Maybe not with the same vehemence, but Luke Bryan’s “Kick The Dust Up” has also solicited curiously strong opposition from his own fan base. But it doesn’t matter. It’s still likely to go to #1, and the big story will be if it doesn’t. And like the groundhog seeing his shadow, if this song scores big in country music, it could give us 18 more months of Bro-Country, even if at the moment the trend sits on life support.

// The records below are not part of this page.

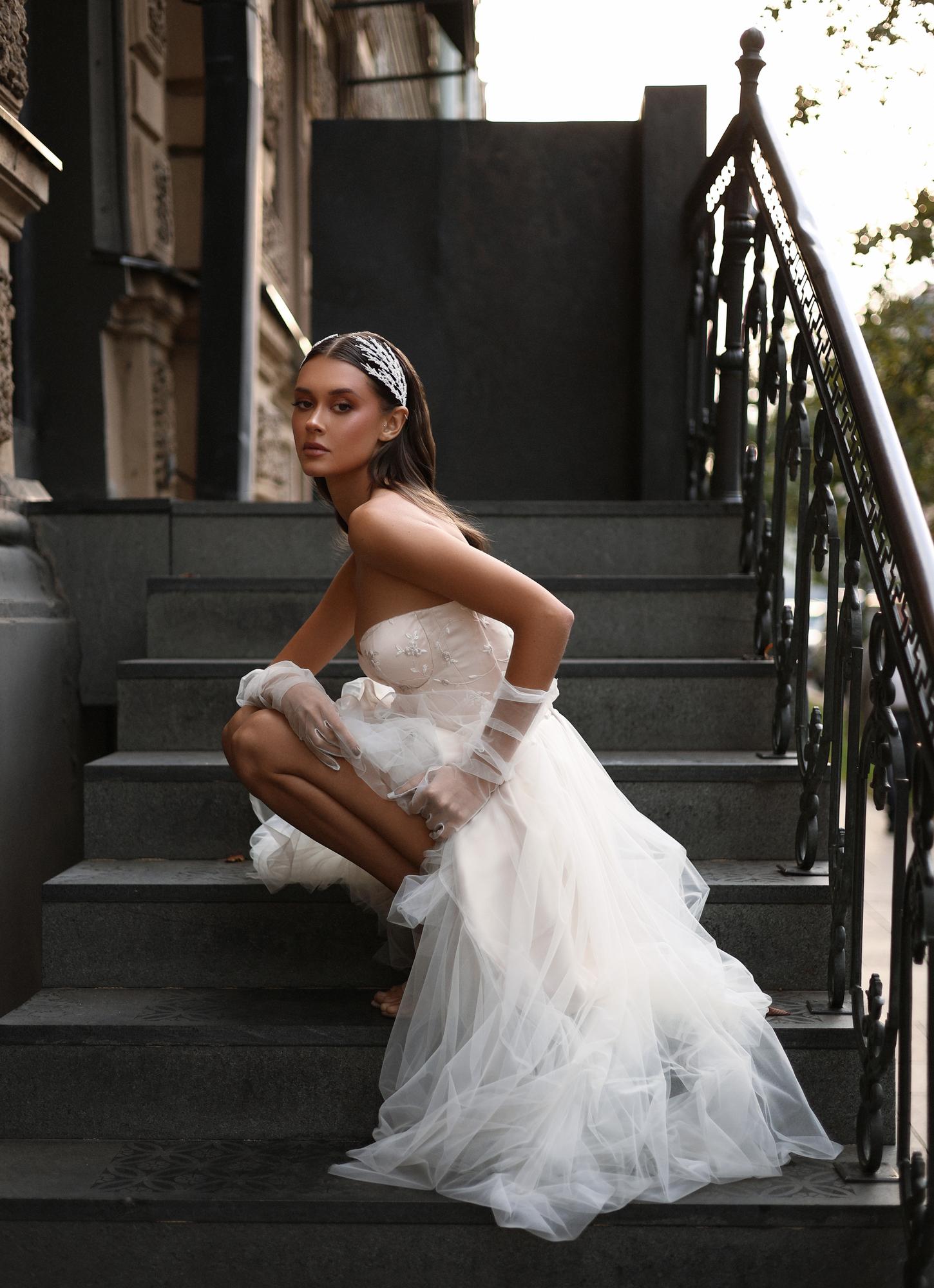 Свадебное платье Граас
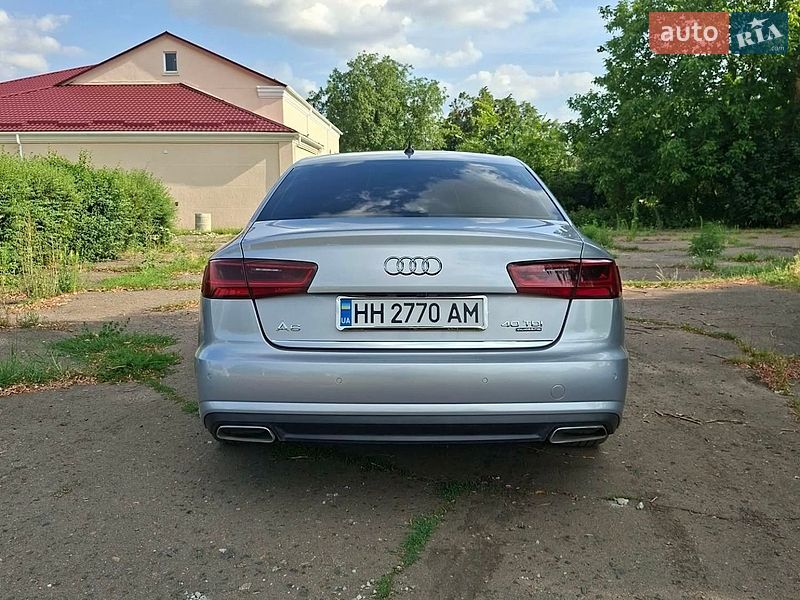 Седан Audi A6 2015 в Подільську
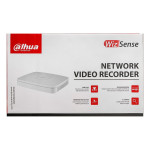 Dahua DHI-NVR2108-8P-I2 – 8-канальный IP-видеорегистратор с PoE, 12МП, H.265+ и AI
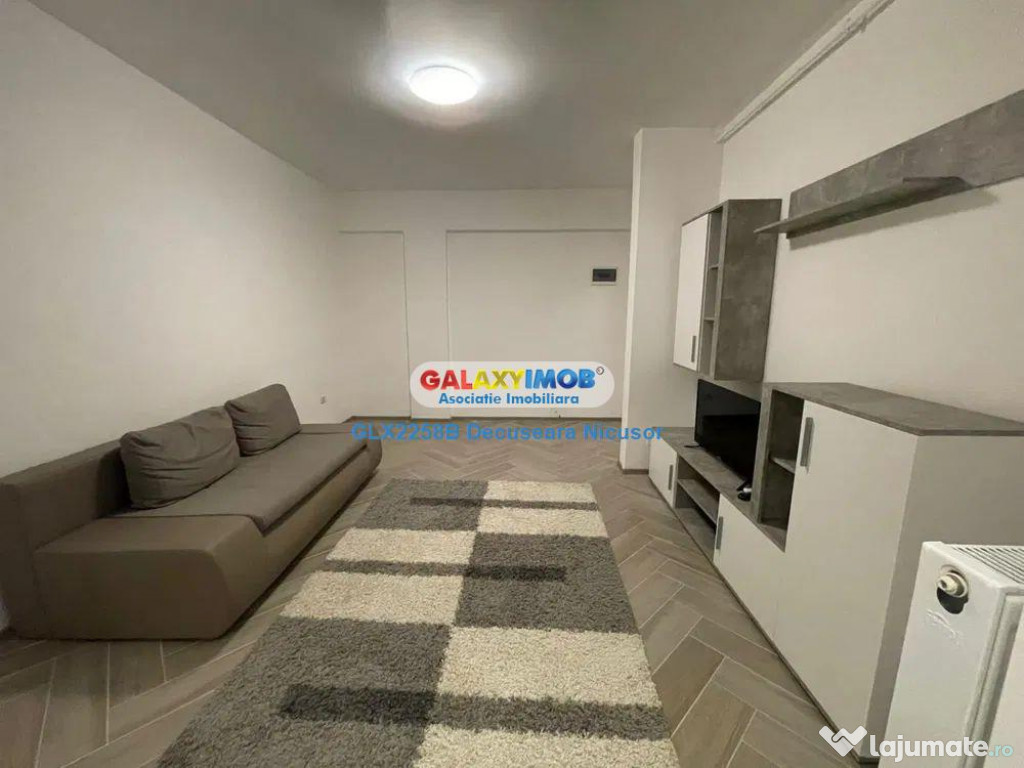 Apartament 2 camere mobilat Militari Residence Weiner Palada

Or maybe Luke Bryan and Dallas Davidson have overplayed their hand. “Kick The Dust Up” is Dallas Davidson saying, “Screw you. You say Bro-Country is dead and nobody wants to hear about throwing a party in a cornfield? Well watch me take it to #1. Again.” This is a pissing match as much as anything, and a way for Luke Bryan to draw some attention to his new upcoming record. Listen to the verses; they don’t even make sense. Luke Bryan, Dallas Davidson, and Capitol Nashville released this song because they think the country consumer is too stupid to understand how terrible it is. In the end, the quality doesn’t matter. Since Luke Bryan’s name is on it, people will buy it.

So this is it. Right here, right now. Is Bro-Country going to be vanquished, or is it going to be given new life? Who holds the keys to country music? Is it radio programmers, the country music listening public, including many of Luke Bryan’s own fans, or is it Dallas Davidson and the purveyors of formulaic songwriting?

“Kick The Dust Up,” isn’t just bad or the “worst song ever,” it’s a test the resolve of the genre if it’s serious about its non Bro-Country pledges, or if the sway of the biggest artist in country music right now will be too much to resist.